„Dort, wie ein schwarzer Riese ruht der Rhein“
[Friedrich Wolf]
Am 8.Mai dieses Jahres erinnert die Welt zum 80sten Mal an das Ende des zweiten Weltkrieges und damit auch an den Untergang des Naziregimes. Nicht nur auf den Schlachtfeldern sind Millionen von Menschen dem nationalsozialistischen Terror zum Opfer gefallen, sondern auch Hunderttausende innenpolitischer Gegner. Sie ermordeten systematisch sechs Millionen jüdische Menschen aus ganz Europa. In rücksichtsloser Weise wurden jüdische Kulturschaffende wegen ihres Glaubens oder ihrer politischen Orientierung ausgegrenzt, in die Emigration, in den Suizid getrieben.

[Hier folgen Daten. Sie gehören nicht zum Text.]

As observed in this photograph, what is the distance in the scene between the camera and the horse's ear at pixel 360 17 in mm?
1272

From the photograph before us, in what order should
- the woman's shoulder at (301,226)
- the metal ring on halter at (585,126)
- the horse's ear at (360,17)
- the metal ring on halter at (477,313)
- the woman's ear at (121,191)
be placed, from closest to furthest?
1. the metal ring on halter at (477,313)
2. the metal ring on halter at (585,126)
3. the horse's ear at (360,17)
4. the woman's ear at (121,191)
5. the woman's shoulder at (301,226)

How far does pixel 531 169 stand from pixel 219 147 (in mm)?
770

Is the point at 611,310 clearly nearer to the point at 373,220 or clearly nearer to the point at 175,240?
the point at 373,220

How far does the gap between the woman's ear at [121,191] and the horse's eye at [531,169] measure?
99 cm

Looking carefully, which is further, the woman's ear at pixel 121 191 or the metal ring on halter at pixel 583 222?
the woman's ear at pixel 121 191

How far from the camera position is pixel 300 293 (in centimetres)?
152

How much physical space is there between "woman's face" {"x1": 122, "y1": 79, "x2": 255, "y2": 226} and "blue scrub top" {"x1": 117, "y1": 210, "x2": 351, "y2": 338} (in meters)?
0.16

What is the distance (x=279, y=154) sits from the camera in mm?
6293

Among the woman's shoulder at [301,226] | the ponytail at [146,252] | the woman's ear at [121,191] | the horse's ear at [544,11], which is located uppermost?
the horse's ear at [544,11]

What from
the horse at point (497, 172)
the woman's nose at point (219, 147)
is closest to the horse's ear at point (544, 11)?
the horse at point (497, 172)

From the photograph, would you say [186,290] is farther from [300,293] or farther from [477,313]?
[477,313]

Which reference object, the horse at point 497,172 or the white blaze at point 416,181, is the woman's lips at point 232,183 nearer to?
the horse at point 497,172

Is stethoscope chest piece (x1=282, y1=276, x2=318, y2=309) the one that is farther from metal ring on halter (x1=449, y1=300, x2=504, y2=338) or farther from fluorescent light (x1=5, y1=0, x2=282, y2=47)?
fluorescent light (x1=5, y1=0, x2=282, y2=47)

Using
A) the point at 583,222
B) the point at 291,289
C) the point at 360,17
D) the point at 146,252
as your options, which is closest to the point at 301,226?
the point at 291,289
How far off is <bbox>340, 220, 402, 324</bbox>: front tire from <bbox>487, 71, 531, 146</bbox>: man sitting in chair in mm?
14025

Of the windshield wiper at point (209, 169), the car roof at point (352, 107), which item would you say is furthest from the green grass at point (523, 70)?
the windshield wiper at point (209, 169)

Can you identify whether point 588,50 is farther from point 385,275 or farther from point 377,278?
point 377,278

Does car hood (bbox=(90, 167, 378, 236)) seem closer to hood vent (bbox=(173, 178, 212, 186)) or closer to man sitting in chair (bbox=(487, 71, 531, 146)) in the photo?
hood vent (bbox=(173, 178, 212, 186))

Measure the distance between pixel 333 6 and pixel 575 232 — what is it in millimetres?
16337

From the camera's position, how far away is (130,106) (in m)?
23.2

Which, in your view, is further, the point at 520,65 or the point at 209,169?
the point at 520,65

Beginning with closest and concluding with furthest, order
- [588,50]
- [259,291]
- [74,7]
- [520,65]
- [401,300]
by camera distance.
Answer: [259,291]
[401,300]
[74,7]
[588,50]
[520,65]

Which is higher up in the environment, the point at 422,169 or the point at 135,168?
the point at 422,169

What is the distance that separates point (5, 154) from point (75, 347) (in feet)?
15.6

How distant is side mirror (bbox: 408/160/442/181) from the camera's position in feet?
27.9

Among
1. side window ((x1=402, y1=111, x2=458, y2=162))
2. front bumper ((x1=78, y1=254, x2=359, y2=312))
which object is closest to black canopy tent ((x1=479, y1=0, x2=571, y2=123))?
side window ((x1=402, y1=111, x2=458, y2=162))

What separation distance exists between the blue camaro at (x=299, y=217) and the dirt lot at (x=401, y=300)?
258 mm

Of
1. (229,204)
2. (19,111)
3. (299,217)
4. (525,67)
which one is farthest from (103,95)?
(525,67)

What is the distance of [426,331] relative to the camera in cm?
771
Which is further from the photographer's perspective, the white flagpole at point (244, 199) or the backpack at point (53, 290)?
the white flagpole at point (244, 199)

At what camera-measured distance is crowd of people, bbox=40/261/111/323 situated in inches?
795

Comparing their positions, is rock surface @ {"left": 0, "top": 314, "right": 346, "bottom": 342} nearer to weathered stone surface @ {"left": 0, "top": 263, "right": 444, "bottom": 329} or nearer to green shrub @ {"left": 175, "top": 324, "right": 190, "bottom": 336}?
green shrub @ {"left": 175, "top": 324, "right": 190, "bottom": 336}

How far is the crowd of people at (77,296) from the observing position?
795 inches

Ermordet. In der jüngsten Zeit erleben wir weltweit eine Renaissance autoritärer und faschistischer Bestrebungen, die unsere Demokratie bedrohen. Angesichts dieser Situation lädt der Verband deutscher Schriftsteller*innen [VS] in ver.di in Köln und Rheinland-Pfalz-Saar zu einer Veranstaltung ein, um den Blick auf zwei jüdische Kulturschaffende zu richten, die von den Schergen des Nazi-Systems zu „unwertem Leben“ erklärt, auf besonders perfide Weise zu Opfern der NS-Euthanasie wurden.

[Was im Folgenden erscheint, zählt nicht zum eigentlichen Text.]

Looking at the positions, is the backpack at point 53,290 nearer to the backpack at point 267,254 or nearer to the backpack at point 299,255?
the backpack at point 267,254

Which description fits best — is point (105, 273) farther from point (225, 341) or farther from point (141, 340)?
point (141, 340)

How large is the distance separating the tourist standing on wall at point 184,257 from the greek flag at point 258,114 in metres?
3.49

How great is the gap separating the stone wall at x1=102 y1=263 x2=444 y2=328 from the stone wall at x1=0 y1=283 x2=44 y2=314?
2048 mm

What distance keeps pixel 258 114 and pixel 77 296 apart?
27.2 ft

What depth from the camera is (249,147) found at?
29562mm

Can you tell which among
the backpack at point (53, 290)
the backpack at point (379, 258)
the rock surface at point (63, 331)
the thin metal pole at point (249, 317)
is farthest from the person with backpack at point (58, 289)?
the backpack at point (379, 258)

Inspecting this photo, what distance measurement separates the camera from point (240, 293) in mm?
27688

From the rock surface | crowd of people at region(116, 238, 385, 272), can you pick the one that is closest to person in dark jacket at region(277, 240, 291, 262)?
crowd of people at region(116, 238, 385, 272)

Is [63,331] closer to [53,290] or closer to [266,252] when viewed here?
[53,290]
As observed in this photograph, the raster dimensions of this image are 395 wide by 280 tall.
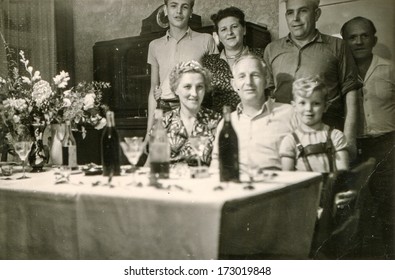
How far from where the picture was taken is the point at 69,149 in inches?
62.8

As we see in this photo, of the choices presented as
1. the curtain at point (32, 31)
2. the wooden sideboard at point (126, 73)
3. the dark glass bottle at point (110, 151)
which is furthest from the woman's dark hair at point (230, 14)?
the curtain at point (32, 31)

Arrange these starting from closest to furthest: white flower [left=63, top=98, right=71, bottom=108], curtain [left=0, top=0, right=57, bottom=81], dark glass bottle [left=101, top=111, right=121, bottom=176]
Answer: dark glass bottle [left=101, top=111, right=121, bottom=176]
white flower [left=63, top=98, right=71, bottom=108]
curtain [left=0, top=0, right=57, bottom=81]

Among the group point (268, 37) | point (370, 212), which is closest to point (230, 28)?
point (268, 37)

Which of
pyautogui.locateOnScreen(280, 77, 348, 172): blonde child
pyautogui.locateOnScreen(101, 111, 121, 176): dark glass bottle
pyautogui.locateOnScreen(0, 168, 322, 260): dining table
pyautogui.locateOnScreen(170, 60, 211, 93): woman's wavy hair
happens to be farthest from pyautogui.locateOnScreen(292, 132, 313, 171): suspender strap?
pyautogui.locateOnScreen(101, 111, 121, 176): dark glass bottle

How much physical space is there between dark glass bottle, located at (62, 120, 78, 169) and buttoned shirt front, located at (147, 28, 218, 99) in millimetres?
459

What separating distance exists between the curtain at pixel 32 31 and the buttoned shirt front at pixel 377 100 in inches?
60.8

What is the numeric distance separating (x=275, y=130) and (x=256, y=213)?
1.74 feet

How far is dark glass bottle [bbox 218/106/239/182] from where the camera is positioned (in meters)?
1.19

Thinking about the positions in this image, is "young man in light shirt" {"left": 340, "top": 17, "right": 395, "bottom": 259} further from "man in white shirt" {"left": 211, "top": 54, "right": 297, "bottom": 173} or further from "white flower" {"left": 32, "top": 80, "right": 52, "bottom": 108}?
"white flower" {"left": 32, "top": 80, "right": 52, "bottom": 108}

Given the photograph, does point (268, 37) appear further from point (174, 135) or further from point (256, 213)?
point (256, 213)

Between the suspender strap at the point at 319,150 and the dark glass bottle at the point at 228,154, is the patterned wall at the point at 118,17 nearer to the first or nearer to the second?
the suspender strap at the point at 319,150

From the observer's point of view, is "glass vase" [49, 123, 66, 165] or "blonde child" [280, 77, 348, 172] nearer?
"blonde child" [280, 77, 348, 172]

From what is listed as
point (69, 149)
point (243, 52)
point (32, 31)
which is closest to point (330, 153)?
point (243, 52)

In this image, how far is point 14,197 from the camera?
130cm
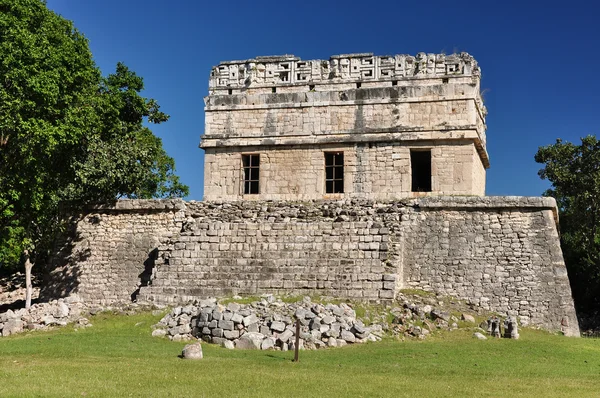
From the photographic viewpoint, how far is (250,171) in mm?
21969

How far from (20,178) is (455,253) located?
36.4 ft

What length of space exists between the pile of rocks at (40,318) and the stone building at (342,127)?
21.7 feet

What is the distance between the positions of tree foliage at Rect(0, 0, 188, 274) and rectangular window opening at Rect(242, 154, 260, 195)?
3.16m

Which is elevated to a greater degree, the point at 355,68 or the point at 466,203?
the point at 355,68

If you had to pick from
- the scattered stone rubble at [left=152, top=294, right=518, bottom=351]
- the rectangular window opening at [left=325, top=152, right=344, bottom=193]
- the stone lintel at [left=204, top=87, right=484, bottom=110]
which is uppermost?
the stone lintel at [left=204, top=87, right=484, bottom=110]

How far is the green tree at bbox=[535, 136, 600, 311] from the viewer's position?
2523cm

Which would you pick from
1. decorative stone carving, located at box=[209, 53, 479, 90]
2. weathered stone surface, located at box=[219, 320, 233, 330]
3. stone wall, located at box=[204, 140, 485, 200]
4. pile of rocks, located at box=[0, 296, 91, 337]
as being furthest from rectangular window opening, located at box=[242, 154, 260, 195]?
weathered stone surface, located at box=[219, 320, 233, 330]

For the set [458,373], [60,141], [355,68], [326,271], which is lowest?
[458,373]

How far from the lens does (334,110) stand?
70.2 ft

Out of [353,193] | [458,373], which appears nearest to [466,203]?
[353,193]

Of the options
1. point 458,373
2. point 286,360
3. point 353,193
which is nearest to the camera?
point 458,373

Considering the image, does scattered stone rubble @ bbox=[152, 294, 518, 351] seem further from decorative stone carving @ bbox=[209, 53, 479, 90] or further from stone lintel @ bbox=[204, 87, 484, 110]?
decorative stone carving @ bbox=[209, 53, 479, 90]

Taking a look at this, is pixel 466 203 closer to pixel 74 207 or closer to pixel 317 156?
pixel 317 156

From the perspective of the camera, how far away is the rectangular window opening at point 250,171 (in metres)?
21.9
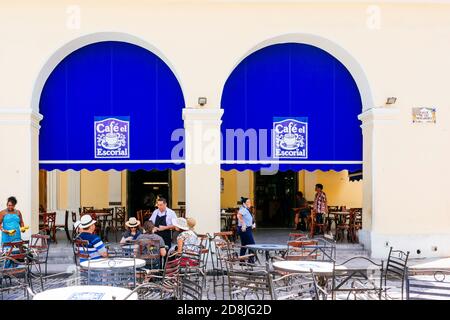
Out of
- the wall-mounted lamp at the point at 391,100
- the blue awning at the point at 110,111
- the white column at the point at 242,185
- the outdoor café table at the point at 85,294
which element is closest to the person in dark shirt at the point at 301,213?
the white column at the point at 242,185

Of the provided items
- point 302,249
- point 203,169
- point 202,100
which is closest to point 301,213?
point 203,169

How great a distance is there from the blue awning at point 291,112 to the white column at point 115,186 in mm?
7301

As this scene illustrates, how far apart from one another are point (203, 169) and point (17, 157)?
4.14 meters

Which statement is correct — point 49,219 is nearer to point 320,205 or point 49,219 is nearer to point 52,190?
point 52,190

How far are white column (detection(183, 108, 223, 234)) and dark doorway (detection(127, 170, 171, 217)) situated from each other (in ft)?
24.0

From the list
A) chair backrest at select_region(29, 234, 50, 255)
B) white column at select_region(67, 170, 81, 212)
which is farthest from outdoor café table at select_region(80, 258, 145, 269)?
white column at select_region(67, 170, 81, 212)

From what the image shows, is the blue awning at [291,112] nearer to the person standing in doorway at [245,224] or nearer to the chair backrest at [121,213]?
the person standing in doorway at [245,224]

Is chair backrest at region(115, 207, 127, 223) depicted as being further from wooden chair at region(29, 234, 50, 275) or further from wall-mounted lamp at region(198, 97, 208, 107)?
wall-mounted lamp at region(198, 97, 208, 107)

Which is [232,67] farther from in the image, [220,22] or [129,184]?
[129,184]

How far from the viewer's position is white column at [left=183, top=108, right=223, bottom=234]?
1129 cm

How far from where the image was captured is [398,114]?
11.5 meters

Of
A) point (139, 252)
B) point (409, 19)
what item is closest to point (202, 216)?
point (139, 252)

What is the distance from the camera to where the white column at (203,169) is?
11289mm

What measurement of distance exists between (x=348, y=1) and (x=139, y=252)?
24.1 ft
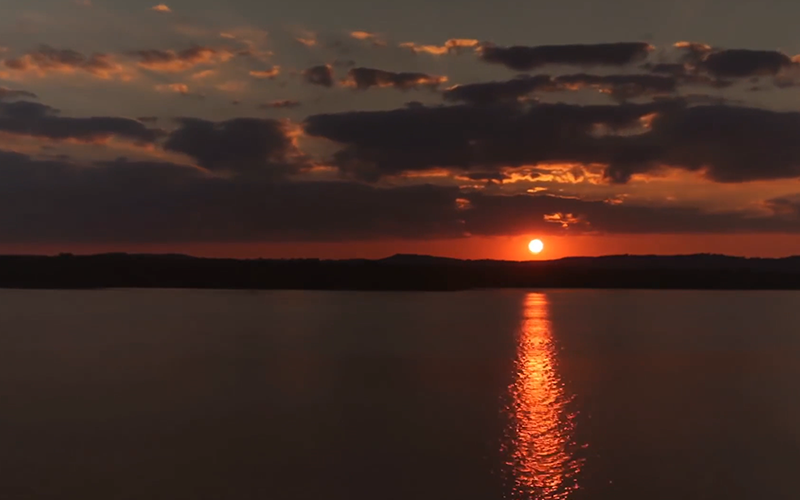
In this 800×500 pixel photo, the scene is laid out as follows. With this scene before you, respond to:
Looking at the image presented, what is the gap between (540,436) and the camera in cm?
1878

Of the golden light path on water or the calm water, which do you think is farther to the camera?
the calm water

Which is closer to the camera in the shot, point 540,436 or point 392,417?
point 540,436

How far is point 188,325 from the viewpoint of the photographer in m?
49.2

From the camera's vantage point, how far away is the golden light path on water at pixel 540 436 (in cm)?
1483

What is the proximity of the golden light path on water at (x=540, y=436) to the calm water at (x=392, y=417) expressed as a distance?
7 cm

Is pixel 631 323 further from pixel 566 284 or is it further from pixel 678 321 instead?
pixel 566 284

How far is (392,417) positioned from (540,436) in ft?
14.3

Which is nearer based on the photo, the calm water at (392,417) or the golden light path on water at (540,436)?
the golden light path on water at (540,436)

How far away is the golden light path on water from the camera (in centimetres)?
1483

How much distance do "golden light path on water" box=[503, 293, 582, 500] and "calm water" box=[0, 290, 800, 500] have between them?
74 millimetres

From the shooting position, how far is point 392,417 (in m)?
20.9

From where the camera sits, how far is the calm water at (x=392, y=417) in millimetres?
15062

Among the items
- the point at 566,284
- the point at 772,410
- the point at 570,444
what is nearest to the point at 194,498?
the point at 570,444

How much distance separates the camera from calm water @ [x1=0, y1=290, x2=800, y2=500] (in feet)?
49.4
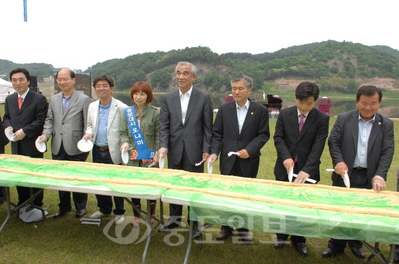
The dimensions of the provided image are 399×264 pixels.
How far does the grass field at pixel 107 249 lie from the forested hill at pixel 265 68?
69.2 m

Wir wollen an Dr. Hanna Hellmann erinnern, eine berühmte Kleist-Forscherin, Journalistin und Feministin, die in Frankfurt Vorträge über Traumdeutung, Frauenarbeit und das Frauenstimmrecht hielt. Sie war mit Else Lasker-Schüler, Martin Buber, Magnus Hirschfeld und vielen anderen größtenteils jüdischen Intellektuellen ihrer Zeit befreundet. Nach dem Tod ihrer Mutter soll sie in eine psychische Krise geraten sein, worauf man sie in verschiedene psychiatrische Kliniken einwies, zuletzt (1939) in die Jacoby’schen Anstalten in Bendorf-Sayn. Dort malte sie Hunderte farbiger Blumenbilder, die sich heute in der Sammlung Prinzhorn in Heidelberg befinden. „Was ich zu sagen hab‘, sagen die Bilder“, schrieb sie in einem Brief an ihre Schwester Lilly. Im Juni 1942 wurde sie nach Koblenz-Lützel deportiert und von dort ins Vernichtungslager Sobibor.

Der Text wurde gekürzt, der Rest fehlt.